→ **Job**: Locate each line below that contains the word "right", and copy those lines out in full. Case counts, so uppercase and lowercase letters do not match each other.

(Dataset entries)
* START *
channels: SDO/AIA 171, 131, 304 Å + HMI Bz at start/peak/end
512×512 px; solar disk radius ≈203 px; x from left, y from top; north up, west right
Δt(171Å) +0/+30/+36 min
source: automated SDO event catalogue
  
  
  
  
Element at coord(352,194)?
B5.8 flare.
* END *
* START *
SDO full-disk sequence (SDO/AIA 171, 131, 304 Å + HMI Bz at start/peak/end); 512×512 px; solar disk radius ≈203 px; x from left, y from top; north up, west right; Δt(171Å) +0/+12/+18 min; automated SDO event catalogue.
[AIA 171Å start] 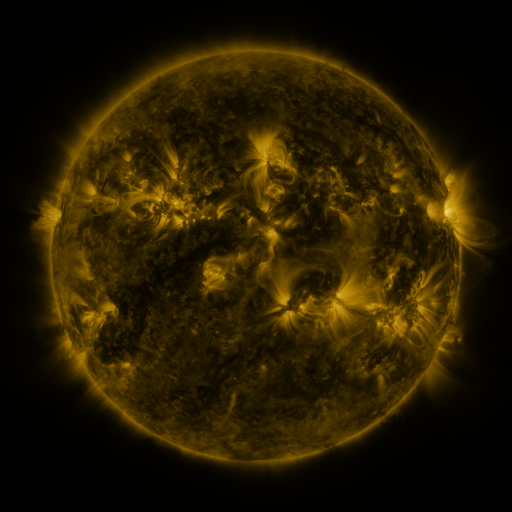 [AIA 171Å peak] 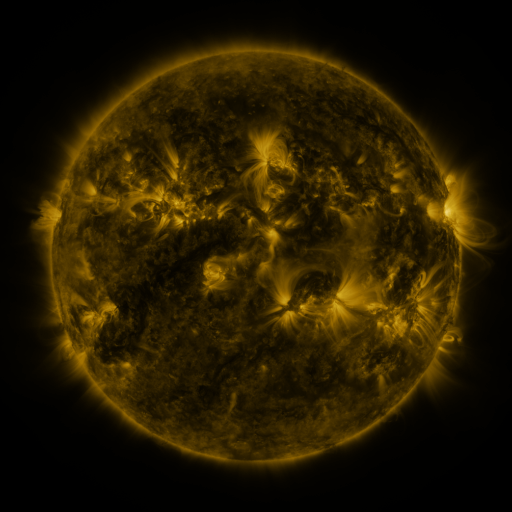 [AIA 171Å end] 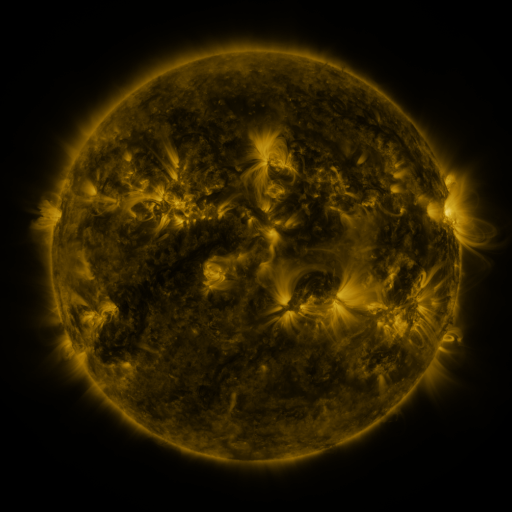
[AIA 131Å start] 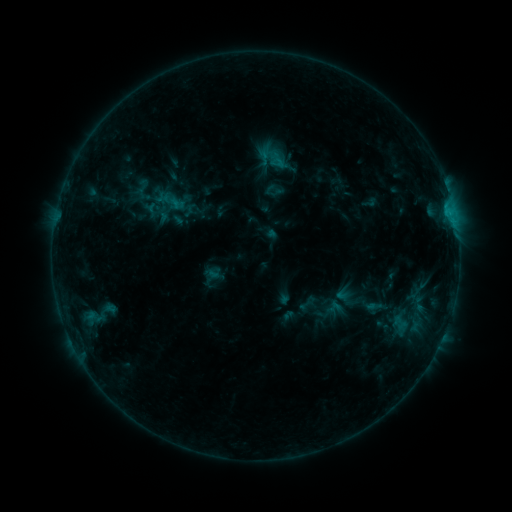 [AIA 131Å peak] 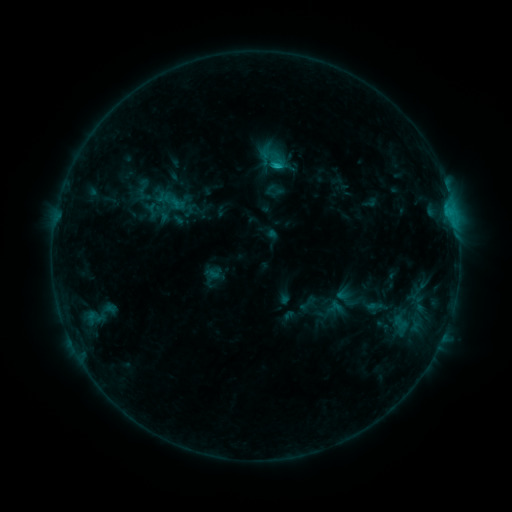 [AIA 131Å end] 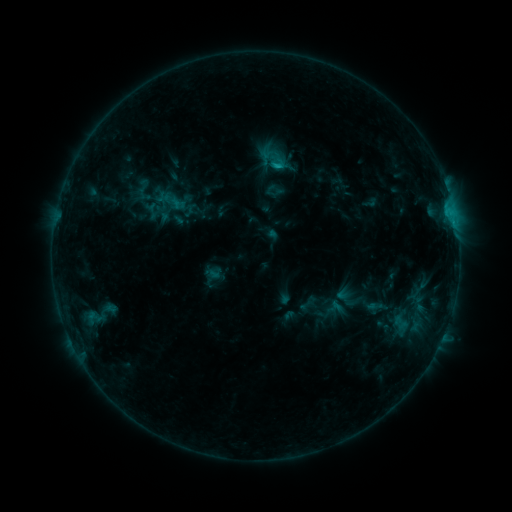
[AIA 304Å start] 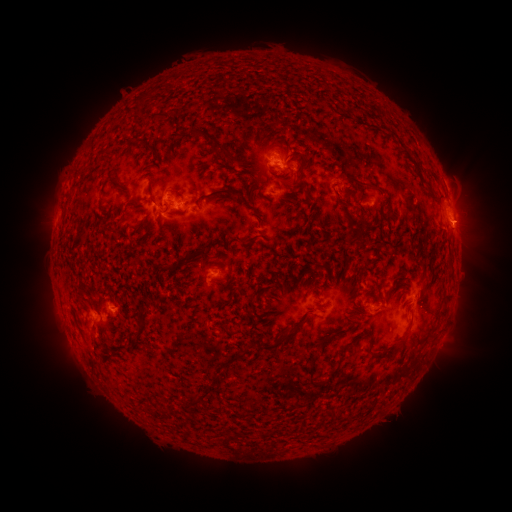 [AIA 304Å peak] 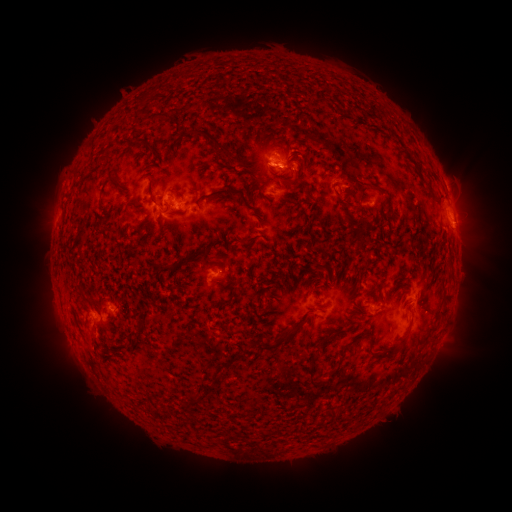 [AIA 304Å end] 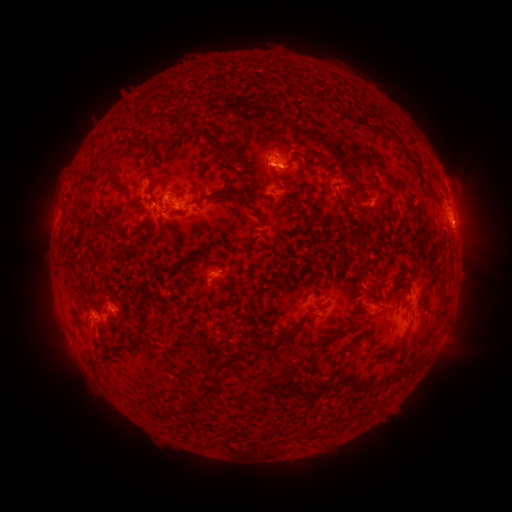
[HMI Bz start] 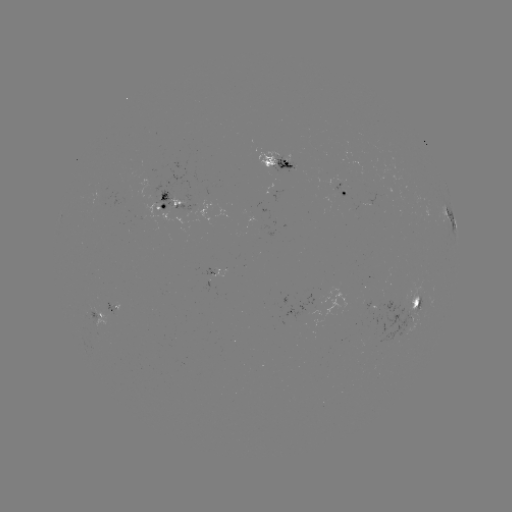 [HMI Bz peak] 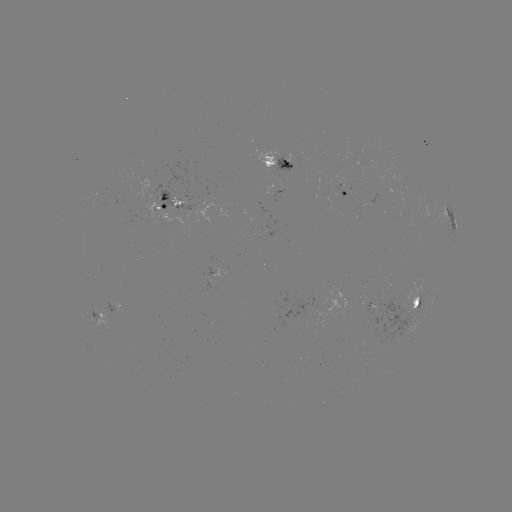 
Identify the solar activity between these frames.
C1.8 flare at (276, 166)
* END *
→ **Response to this exercise**:
512×512 px; solar disk radius ≈203 px; x from left, y from top; north up, west right
SDO full-disk sequence (SDO/AIA 171, 131, 304 Å + HMI Bz at start/peak/end); 512×512 px; solar disk radius ≈203 px; x from left, y from top; north up, west right; Δt(171Å) +0/+12/+18 min; automated SDO event catalogue.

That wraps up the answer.